- AIM OF THE TASK
Please find every line in the listing below that contains the word "distance" and copy each one. Case counts.

- MATERIAL FOR THIS EXERCISE
···

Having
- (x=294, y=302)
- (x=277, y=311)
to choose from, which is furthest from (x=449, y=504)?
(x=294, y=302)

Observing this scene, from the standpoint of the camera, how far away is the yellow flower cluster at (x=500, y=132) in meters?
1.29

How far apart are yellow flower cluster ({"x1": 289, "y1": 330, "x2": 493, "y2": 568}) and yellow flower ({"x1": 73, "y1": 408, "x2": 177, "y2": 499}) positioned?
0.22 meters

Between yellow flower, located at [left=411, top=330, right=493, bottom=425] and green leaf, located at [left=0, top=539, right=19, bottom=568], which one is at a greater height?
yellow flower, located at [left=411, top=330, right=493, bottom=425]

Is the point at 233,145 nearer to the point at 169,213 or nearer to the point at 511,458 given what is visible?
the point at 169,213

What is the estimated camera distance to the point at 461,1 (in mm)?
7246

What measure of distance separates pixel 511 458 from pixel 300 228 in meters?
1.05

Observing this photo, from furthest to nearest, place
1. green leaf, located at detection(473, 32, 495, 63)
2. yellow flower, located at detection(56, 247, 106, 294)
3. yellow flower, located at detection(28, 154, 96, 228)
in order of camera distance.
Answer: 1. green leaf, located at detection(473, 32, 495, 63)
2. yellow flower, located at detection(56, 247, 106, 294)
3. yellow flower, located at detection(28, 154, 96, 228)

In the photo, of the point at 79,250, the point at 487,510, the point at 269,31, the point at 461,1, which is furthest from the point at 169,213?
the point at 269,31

···

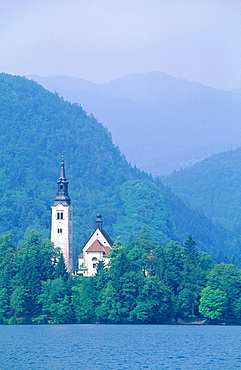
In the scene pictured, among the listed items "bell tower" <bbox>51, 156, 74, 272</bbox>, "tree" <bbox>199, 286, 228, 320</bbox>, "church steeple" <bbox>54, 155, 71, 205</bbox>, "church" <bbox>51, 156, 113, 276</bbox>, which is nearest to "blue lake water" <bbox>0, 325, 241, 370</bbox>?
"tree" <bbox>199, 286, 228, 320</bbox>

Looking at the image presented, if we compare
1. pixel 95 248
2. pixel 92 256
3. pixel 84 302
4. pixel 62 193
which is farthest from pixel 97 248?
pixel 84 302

···

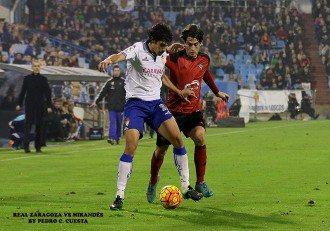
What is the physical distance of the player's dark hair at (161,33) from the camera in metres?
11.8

···

- EXPECTED ANSWER
What is the estimated camera distance to the point at 461,1 (in mm)?
What measure of distance separates pixel 511 458 from pixel 300 228 in meters?
in order of camera distance.
What is the physical distance of the player's dark hair at (161,33) from the camera in metres?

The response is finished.